▶ MATERIAL FOR THE TASK
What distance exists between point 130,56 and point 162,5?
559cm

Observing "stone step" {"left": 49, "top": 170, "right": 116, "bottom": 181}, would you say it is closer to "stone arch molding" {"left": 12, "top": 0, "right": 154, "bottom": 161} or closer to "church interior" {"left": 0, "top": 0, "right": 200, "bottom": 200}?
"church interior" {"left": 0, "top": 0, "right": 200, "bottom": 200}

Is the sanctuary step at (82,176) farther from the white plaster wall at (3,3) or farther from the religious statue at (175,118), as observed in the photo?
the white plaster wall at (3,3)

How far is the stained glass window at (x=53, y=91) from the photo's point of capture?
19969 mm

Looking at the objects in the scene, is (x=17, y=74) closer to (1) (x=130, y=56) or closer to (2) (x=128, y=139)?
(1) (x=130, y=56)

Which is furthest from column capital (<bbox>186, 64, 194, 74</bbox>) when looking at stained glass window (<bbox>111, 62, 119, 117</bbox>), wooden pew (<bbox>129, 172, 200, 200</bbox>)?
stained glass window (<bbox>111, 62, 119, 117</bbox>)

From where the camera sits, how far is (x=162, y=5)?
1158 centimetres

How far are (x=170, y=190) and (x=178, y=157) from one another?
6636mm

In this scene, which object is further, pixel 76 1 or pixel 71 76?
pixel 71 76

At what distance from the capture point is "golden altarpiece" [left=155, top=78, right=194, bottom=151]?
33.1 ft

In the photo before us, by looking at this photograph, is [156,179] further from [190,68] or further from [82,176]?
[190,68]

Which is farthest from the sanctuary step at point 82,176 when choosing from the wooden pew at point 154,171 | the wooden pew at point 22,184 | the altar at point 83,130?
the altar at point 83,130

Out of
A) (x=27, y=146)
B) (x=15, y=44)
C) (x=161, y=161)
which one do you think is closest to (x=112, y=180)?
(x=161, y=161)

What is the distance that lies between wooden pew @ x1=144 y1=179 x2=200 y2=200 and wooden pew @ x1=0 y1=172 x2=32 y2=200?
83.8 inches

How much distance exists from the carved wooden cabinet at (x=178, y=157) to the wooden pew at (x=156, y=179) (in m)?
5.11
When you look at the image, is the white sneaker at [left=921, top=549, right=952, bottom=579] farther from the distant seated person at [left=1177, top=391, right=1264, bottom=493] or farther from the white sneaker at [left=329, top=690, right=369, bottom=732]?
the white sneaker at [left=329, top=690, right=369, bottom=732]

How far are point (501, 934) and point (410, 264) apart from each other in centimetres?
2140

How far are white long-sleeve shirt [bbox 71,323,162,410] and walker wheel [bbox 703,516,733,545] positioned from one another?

▶ TO BE DONE
Reproduce everything from the line containing "From where the" down to the end of the rows, keeping every character unchanged.

▶ EXERCISE ANSWER
From where the camera sits, how far is (x=162, y=5)?
1158 centimetres

How far are (x=170, y=190) and (x=178, y=157) from one another?
6636mm

In this scene, which object is further, pixel 76 1 or pixel 71 76?
pixel 71 76

At what distance from the capture point is "golden altarpiece" [left=155, top=78, right=194, bottom=151]?
33.1 ft

In the photo before us, by looking at this photograph, is [156,179] further from [190,68] or further from [82,176]?
[190,68]

Which is farthest from the sanctuary step at point 82,176 when choosing from the wooden pew at point 154,171 | the wooden pew at point 22,184 | the altar at point 83,130?
the altar at point 83,130

Out of
A) (x=27, y=146)
B) (x=15, y=44)
C) (x=161, y=161)
which one do you think is closest to (x=112, y=180)?
(x=161, y=161)

What is the distance that lies between wooden pew @ x1=144 y1=179 x2=200 y2=200 and wooden pew @ x1=0 y1=172 x2=32 y2=200?
83.8 inches

How much distance exists from the carved wooden cabinet at (x=178, y=157) to the wooden pew at (x=156, y=179) (in m)?
5.11
When you look at the image, is the white sneaker at [left=921, top=549, right=952, bottom=579] farther from the distant seated person at [left=1177, top=391, right=1264, bottom=493] or farther from the white sneaker at [left=329, top=690, right=369, bottom=732]?
the white sneaker at [left=329, top=690, right=369, bottom=732]

How far are point (501, 934) and point (410, 264) apart from each other in centimetres?
2140

How far are white long-sleeve shirt [bbox 71,323,162,410] and walker wheel [bbox 703,516,733,545] positioned from one another?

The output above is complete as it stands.